> _Exercise goal_
Repeat the entries below exactly as they appear, with no pictures.

----

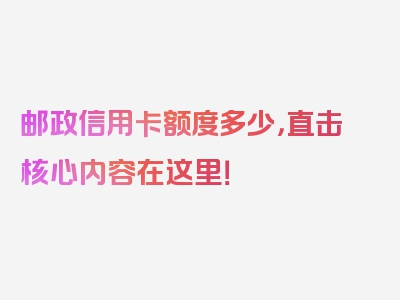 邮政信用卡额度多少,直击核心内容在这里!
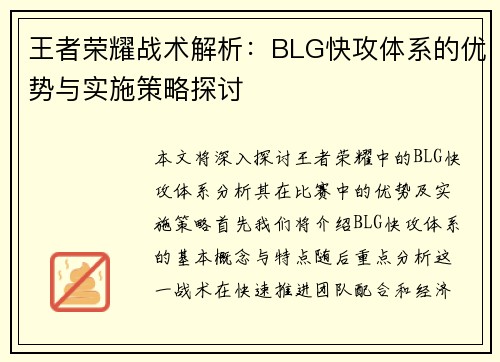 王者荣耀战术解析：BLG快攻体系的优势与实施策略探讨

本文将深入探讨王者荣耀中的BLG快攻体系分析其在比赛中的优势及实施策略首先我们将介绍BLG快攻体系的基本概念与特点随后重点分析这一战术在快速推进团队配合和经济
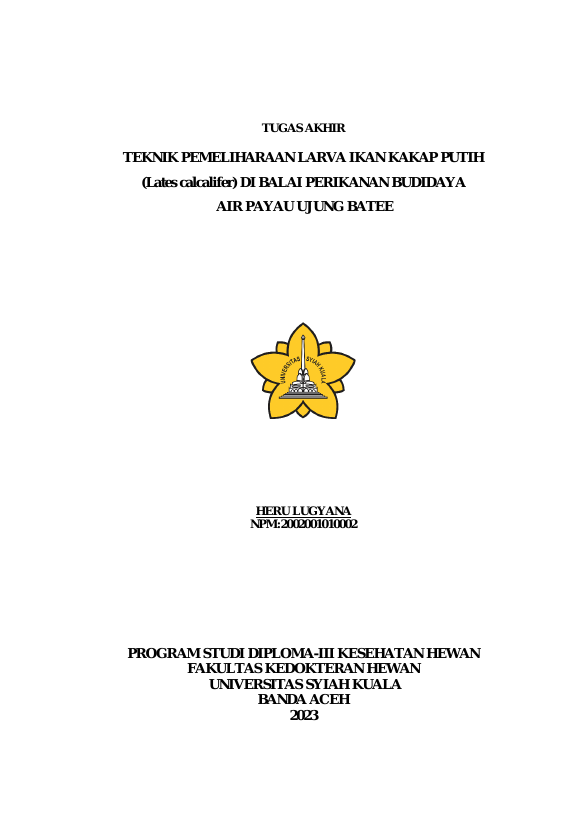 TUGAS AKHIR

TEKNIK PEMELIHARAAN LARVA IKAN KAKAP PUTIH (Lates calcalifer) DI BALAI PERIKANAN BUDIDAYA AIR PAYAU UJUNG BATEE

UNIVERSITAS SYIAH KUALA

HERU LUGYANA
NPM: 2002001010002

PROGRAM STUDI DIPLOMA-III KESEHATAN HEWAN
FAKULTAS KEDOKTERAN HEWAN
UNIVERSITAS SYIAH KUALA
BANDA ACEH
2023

----

> _Output for this exercise_
 邮政信用卡额度多少,直击核心内容在这里!
 王者荣耀战术解析：BLG快攻体系的优势与实施策略探讨

本文将深入探讨王者荣耀中的BLG快攻体系分析其在比赛中的优势及实施策略首先我们将介绍BLG快攻体系的基本概念与特点随后重点分析这一战术在快速推进团队配合和经济
 TUGAS AKHIR

TEKNIK PEMELIHARAAN LARVA IKAN KAKAP PUTIH (Lates calcalifer) DI BALAI PERIKANAN BUDIDAYA AIR PAYAU UJUNG BATEE

UNIVERSITAS SYIAH KUALA

HERU LUGYANA
NPM: 2002001010002

PROGRAM STUDI DIPLOMA-III KESEHATAN HEWAN
FAKULTAS KEDOKTERAN HEWAN
UNIVERSITAS SYIAH KUALA
BANDA ACEH
2023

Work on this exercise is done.